Aux yeux de la représentante, il n’existe en effet « aucune base juridique » pour justifier des activités et prévisions de dépenses relatives à « la responsabilité de protéger ».  Ainsi a-t-elle rappelé que, dans sa résolution 63/308 (2009), l’Assemblée a uniquement décidé « de continuer d’examiner la question de la responsabilité de protéger ».  À ses yeux, il n’y a pas non plus eu d’examens ou de débat intergouvernementaux concernant la définition de ce concept.

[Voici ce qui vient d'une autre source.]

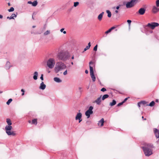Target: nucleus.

La représentante a regretté que le nouveau projet de budget ne permette pas d’identifier « de manière claire et transparente » l’étendue des ressources allouées aux activités et prévisions de dépenses du Conseiller spécial pour la responsabilité de protéger, « lesquelles sont mélangées avec celles du Conseiller spécial du Secrétaire général pour la prévention du génocide ».  Selon elle, des « informations aussi ambiguës » empêchent les États Membres de procéder à l’examen du budget et de déterminer avec précision si la mission du Conseiller spécial du Secrétaire général pour la prévention du génocide est conforme au mandat qui lui a été conféré, « ou si, au contraire, il entreprend des activités dont les objectifs n’ont pas été approuvés par les États Membres ».  Pour la représentante, le concept de « responsabilité de protéger » continue d’inquiéter les petits États et les pays en développement, dans la mesure où il n’existe pas de consensus sur ses implications.  À plus forte raison, a-t-elle ajouté, ce concept a déjà été « instrumentalisé à des fins politiques » pour justifier des violations de la souveraineté des États.

M. JESÚS VELÁZQUEZ CASTILLO (Mexique) a rappelé que la question de savoir si les missions politiques spéciales doivent être financées à partir du budget ordinaire ou du budget des opérations de maintien de la paix a déjà fait l’objet de nombreux débats au sein de la Commission.  Il a dit attendre du futur examen de la réforme de l’architecture de paix à l’ONU, qui aura lieu au courant de l’année 2020, une vision plus claire de la meilleure manière de financer les missions politiques spéciales et de leur futur lien avec le budget ordinaire.  D’ici là, le représentant a appelé à garantir un financement « prévisible et durable » de ces missions, dans le respect des principes de « responsabilité et de transparence » pour l’utilisation des ressources.

M. MOHAMAD A. SHABOOT (Iraq) a dit que pour que l’Équipe d’enquêteurs chargée de recueillir des preuves des crimes commis par Daech en Iraq puisse être à même de s’acquitter de son mandat et pouvoir se déplacer librement sur le terrain, elle doit être dotée des ressources financières et humaines nécessaires.  Les ressources proposées pour l’exercice 2020 pourraient ne pas suffire, a-t-il prévenu.